Все это весьма вздорно. Во-первых, Чехов с Сувориным никогда не "порывал", а пребыл в сердечнейшей дружбе до самой своей кончины. Отход от его "Нового времени" отнюдь не был отходом от Суворина. Во-вторых, издательская опека Суворина над Чеховым, выражавшаяся исключительно тем, что Суворин действительно печатал и издавал все, что Чехову угодно было написать, прекратилась опять-таки не по "разрыву", а естественным порядком: как скоро Чехов продал свои сочинения А.Ф. Марксу на условиях, которые Суворину показались непосильными. В-третьих, Чехов, в период московского якобы свободомыслия, решительно ничем - ни на одну йоту - не изменился против Чехова в период "суворинского влияния", якобы реакционного. Напротив: как раз в московском периоде и в лейб-органе московского либерализма "Русской мысли" он напечатал "Мужиков", которые вызвали против него бурю в лагере народников, какой не вызывало ни одно его произведение суворинского периода.
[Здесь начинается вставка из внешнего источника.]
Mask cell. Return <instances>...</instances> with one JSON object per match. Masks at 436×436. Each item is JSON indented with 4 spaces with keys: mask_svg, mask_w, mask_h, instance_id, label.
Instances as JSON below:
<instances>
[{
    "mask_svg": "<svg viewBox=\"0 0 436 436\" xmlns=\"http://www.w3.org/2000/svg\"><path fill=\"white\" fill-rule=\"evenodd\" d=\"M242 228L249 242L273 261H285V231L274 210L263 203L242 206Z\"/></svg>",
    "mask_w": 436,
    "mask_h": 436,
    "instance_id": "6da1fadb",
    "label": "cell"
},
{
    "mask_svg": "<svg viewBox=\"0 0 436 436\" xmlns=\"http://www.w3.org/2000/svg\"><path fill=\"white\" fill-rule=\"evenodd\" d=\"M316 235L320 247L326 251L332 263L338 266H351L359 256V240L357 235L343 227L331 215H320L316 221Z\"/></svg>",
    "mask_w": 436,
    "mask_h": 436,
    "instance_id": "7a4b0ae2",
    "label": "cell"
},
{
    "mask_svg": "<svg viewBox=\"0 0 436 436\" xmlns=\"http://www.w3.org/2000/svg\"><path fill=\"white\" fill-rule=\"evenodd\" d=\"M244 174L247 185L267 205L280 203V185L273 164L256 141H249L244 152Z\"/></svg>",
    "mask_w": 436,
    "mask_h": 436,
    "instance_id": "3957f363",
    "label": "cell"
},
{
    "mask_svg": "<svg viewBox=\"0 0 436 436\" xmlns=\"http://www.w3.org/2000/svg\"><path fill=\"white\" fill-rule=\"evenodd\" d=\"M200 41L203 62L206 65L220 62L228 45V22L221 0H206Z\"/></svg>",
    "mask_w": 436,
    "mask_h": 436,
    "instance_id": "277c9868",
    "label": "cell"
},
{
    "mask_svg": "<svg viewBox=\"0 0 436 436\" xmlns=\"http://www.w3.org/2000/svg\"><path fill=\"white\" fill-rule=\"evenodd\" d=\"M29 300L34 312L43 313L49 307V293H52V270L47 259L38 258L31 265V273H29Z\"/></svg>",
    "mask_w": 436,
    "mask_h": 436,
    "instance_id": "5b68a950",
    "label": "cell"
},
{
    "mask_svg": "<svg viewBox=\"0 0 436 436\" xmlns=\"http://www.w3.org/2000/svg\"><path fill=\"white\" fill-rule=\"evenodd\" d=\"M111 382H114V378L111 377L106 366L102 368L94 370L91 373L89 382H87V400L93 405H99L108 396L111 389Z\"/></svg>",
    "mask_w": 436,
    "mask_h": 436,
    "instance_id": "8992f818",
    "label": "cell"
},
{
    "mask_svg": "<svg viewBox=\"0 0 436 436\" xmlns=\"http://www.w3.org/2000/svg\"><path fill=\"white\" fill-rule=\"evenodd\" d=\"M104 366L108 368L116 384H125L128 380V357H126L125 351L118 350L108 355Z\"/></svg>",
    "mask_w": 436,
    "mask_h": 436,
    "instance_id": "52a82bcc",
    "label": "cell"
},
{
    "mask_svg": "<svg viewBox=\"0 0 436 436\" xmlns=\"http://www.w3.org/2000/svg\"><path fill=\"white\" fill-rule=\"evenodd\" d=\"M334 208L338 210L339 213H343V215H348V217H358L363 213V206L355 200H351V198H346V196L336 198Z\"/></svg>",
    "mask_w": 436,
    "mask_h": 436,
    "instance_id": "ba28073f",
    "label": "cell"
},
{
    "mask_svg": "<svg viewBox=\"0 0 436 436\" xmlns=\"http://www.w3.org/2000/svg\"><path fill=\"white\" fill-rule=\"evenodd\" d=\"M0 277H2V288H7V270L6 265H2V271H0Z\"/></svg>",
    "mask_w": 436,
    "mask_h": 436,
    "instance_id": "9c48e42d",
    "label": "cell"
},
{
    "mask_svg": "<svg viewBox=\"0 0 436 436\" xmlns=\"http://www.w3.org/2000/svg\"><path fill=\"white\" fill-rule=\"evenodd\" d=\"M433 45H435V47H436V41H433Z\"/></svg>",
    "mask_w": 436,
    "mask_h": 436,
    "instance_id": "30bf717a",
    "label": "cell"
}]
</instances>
И, наконец, кто внимательно изучил переписку Чехова с Сувориным, тот знает, что если уж взвешивать их идейное взаимоотношение, то гораздо чаще и властнее Чехов влиял на Суворина, чем Суворин на Чехова. "Татьяна Репина", "Ксения и Лжедимитрий", "Вопрос" - все пьесы Алексея Сергеевича и большинство его беллетристических опытов писались при непрерывных совещаниях с Антоном Павловичем и носят явственные следы поправок и изменений, согласных его замечаниям и указаниям. Равно как такой же явственный след оставили советы Суворина на произведениях Чехова, которые все делались ему известными в рукописи или в корректуре еще долгое время после того, как Чехов перестал печататься в "Новом времени".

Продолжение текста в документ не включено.